You were shaved afterwards?

Yes. And my sister didn't recognize me, she was calling my name and I was calling her name. We didn't recognize each other, so uh, it's hard to, it's hard to describe the experience. It's--nobody wasn't there can image. It's undescribable, it's unreal. So we were there, in Auschwitz, and they took us to that block, twenty-six they called it Ziguener Lager. And we were supposed to sleep fifteen girls on one bunk bed, or big bunk bed. Nothing under, just a piece of uh, dirty um, blanket on the top. I don't know. I, I don't know how I slept there. I don't know--we were sitting most of the time--in the middle was that oven; we didn't know what this was, it was in the middle something glowing. And we saw it was an oven, but when we were there I guess it didn't uh, it didn't uh, they didn't use it or something"

A crematorium, you mean?

Yeah, in every block was a crematorium, I believe. It was going through the middle of that, of that barrack. And on this side were bunk beds and on this side were bunk beds. And four o'clock in the morning they woke us up for Zählappell to count us. Where we were staying there in the nights, in the morning we went back about eight o'clock until they counted us. There were, there were maybe a thousand people in that. And I, I went to school and I went uh, I was used to exercise in Maccabi as a child. I went to a Jewish Zionist organization. But there were people--they were ten years older than I, or they didn't--the ten years older than I--I was sixteen--I don't know if there were schools, or something, they couldn't even walk five in a line. So I--it was ??? I think she survived the war, something happened to her uh, anyhow and if you didn't straight--it was a German or something, if you didn't stay straight, she--they were walking with canes, big long canes. And they knock you over the head too. You had to be like, in line, otherwise if you were out they uh, hit you. They hit you bad.

Were you ever beaten?

Uh, I was beaten, a lot of times, but we were hiding so much, in that labor camp, in that Salzwedel, yeah.

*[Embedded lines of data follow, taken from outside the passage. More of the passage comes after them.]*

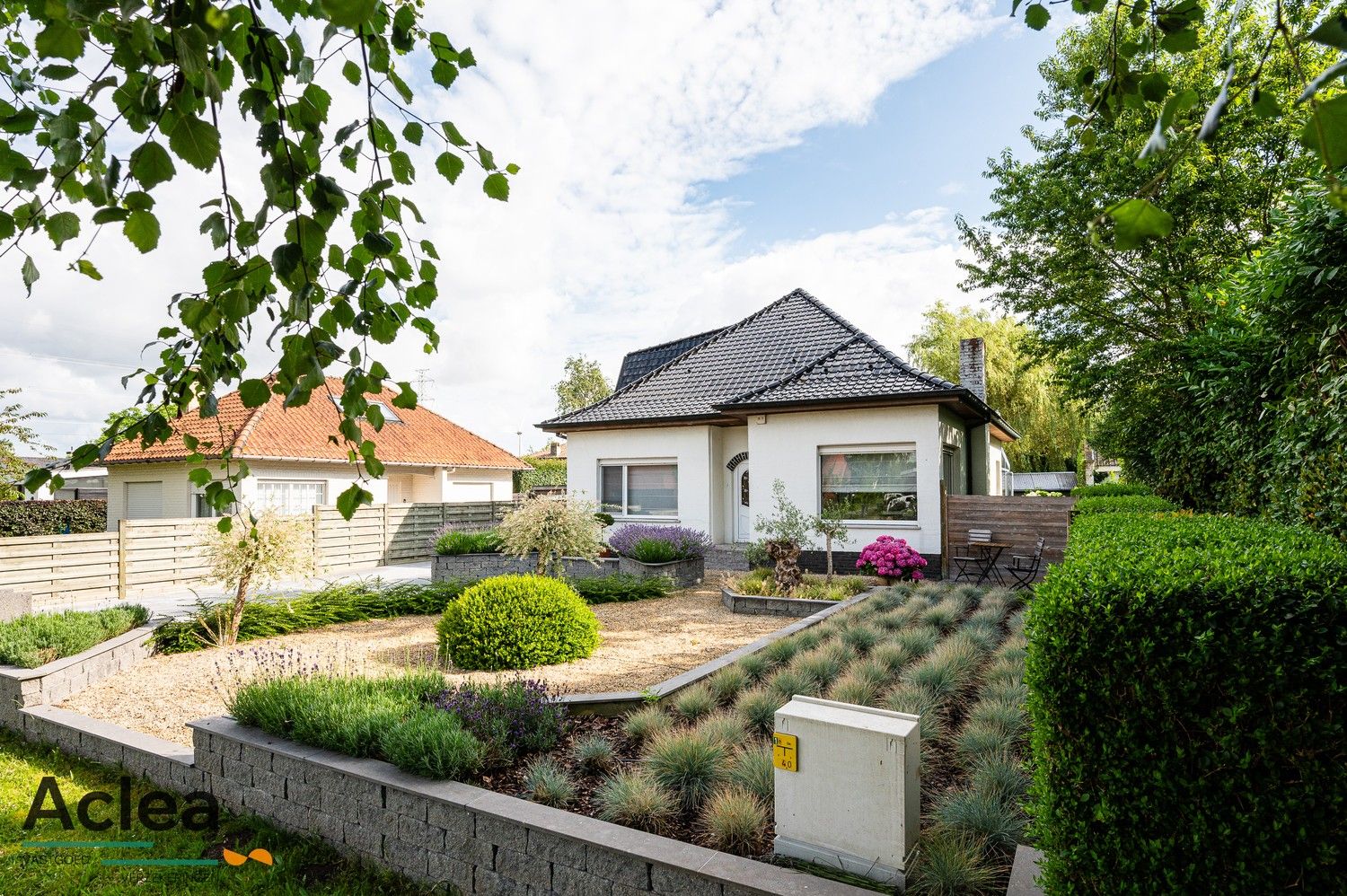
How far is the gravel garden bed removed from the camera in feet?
19.5

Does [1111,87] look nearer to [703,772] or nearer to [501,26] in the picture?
[501,26]

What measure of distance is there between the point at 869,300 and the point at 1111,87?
25849 millimetres

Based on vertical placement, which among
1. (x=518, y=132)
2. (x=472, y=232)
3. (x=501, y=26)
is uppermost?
(x=501, y=26)

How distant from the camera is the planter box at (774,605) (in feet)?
32.0

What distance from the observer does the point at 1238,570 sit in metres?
2.33

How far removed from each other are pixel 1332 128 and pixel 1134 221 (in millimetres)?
236

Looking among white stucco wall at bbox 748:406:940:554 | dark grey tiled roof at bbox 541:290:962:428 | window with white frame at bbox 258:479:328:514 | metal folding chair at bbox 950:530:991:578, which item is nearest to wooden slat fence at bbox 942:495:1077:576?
metal folding chair at bbox 950:530:991:578

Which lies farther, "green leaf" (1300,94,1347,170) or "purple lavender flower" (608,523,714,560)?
"purple lavender flower" (608,523,714,560)

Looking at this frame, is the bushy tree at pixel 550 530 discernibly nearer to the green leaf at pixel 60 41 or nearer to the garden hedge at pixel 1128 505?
the garden hedge at pixel 1128 505

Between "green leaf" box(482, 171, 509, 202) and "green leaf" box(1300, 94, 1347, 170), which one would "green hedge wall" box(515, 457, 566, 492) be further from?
"green leaf" box(1300, 94, 1347, 170)

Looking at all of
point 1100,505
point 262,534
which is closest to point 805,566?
point 1100,505

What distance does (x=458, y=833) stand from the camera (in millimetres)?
3506

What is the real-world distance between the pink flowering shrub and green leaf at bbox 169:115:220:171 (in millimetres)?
11244

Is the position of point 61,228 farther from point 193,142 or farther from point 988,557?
point 988,557
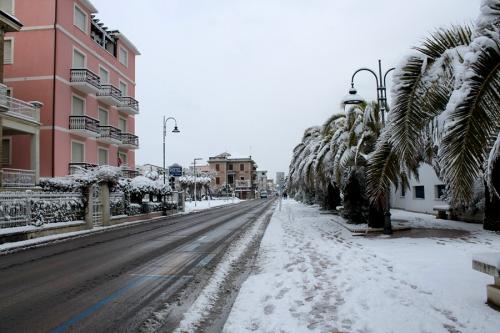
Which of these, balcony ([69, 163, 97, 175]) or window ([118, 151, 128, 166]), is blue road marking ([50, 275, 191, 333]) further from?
window ([118, 151, 128, 166])

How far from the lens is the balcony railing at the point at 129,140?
36.8 meters

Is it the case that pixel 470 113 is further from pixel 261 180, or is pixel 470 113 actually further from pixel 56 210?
pixel 261 180

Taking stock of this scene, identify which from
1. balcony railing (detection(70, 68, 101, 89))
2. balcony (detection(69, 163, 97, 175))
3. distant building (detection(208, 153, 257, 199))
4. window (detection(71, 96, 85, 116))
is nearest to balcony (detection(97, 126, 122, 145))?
window (detection(71, 96, 85, 116))

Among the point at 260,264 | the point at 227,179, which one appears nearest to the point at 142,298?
the point at 260,264

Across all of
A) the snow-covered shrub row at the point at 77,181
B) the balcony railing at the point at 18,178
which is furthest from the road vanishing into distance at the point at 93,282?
the balcony railing at the point at 18,178

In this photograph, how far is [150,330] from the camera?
5066mm

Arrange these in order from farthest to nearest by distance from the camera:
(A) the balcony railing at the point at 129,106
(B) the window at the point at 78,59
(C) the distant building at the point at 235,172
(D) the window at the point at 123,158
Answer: (C) the distant building at the point at 235,172, (D) the window at the point at 123,158, (A) the balcony railing at the point at 129,106, (B) the window at the point at 78,59

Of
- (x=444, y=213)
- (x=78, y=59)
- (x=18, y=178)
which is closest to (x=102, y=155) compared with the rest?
(x=78, y=59)

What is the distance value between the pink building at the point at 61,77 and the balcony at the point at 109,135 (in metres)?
0.08

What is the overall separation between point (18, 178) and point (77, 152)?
268 inches

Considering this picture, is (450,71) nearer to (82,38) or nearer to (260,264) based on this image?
(260,264)

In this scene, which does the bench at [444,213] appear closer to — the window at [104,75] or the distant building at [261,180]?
the window at [104,75]

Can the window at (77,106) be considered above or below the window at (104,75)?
below

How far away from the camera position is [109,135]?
108ft
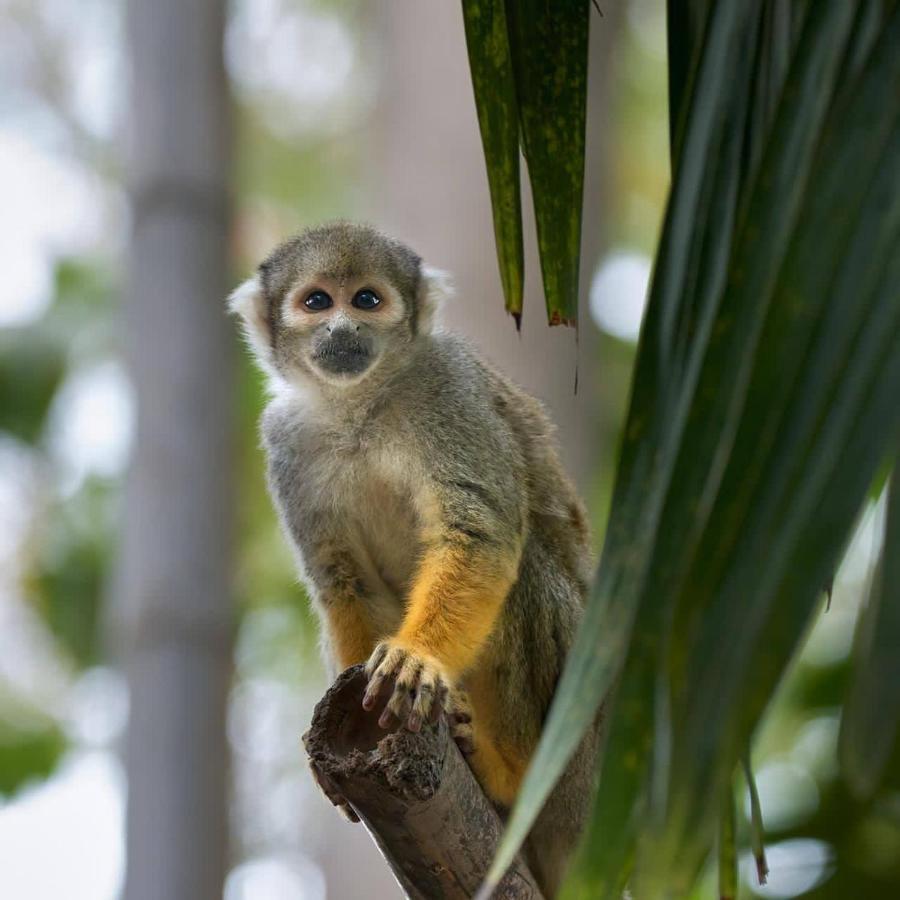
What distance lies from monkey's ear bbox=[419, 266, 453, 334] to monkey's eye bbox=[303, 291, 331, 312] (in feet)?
0.82

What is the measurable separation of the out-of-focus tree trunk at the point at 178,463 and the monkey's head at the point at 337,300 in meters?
1.51

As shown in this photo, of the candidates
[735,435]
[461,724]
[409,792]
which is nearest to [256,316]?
[461,724]

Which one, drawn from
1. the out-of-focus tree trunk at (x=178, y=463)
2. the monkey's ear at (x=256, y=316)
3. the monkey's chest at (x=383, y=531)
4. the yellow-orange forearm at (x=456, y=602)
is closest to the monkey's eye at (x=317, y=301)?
the monkey's ear at (x=256, y=316)

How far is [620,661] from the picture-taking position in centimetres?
110

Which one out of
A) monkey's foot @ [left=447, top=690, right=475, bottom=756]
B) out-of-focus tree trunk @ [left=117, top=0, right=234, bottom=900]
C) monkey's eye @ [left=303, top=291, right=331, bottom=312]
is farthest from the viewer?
out-of-focus tree trunk @ [left=117, top=0, right=234, bottom=900]

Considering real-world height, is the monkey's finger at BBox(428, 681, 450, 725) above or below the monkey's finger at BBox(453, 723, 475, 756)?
below

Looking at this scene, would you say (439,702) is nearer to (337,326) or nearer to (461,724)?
(461,724)

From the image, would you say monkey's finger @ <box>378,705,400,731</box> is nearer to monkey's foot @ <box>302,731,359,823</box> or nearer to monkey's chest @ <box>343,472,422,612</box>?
monkey's foot @ <box>302,731,359,823</box>

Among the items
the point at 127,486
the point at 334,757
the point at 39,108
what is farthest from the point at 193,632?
the point at 39,108

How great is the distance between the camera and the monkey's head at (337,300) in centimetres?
351

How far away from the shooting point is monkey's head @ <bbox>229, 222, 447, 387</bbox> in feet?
11.5

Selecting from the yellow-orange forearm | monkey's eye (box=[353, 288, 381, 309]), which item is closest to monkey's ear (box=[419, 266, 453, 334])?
monkey's eye (box=[353, 288, 381, 309])

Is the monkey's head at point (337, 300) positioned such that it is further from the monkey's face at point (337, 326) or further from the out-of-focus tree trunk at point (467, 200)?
the out-of-focus tree trunk at point (467, 200)

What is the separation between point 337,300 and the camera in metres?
3.60
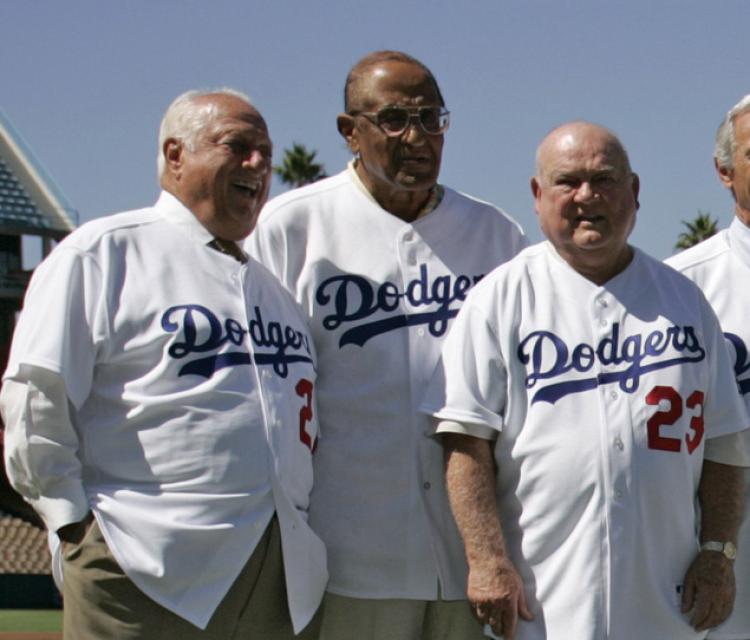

When you were in Auschwitz did anybody ask your sister how old she was?

Yes they did. And she said she was eighteen. Uh, when we were going out--we were there for maybe two weeks. And they took us out, and somehow, I don't know, she had that--they gave her a dress. They took away all our belongings, and they gave her like, a turtleneck dress, and her face looked full, because it was like a pullover or something. And her face looked full, and I guess that saved her--because she had a full face, so she looked full. And the Germans let her go through.

This a German woman--SS woman?

Well the German--they must have been doctors, the ones who selected us, looked at us. And at the end we supposed to go on the train. A German woman came to her and asked her, "How old bist du? Wie alt bist du?" And she said uh, "Achtzehn." And uh, she asked her, ‘What Jahr bist du boren?' She said uh, 1926 and she was born 1928, '29 and the German said, "Du hast schnell ausgeredet." She still didn't believe her...

She figured it out.

Fast, yeah. She didn't believe her, but they--I don't know, somehow, maybe God was over us--a angel or something. We were saved.

What do you remember about uh, just uh, impressions, voices, what they sounded like?

The Germans?

The Germans.

You see a movie today, they only uh, the way they were talking to us the, "Munde halten, Schnabel halten uh, Schnabel halten, Munde halten," uh, what else did they say? Very uh, they were screaming at us. I thought the German language was so horrible because the whole language was a scream. "Prüf aus," and uh, and they were walking with the German Shepherds. Today when I see German Shepherd. I get goose pimples I, I can't stand those animals. I know they are just animals and they were trained in that direction, but I still can't um, [pause] uh, make myself that it's an innocent animal; I just can't look at them.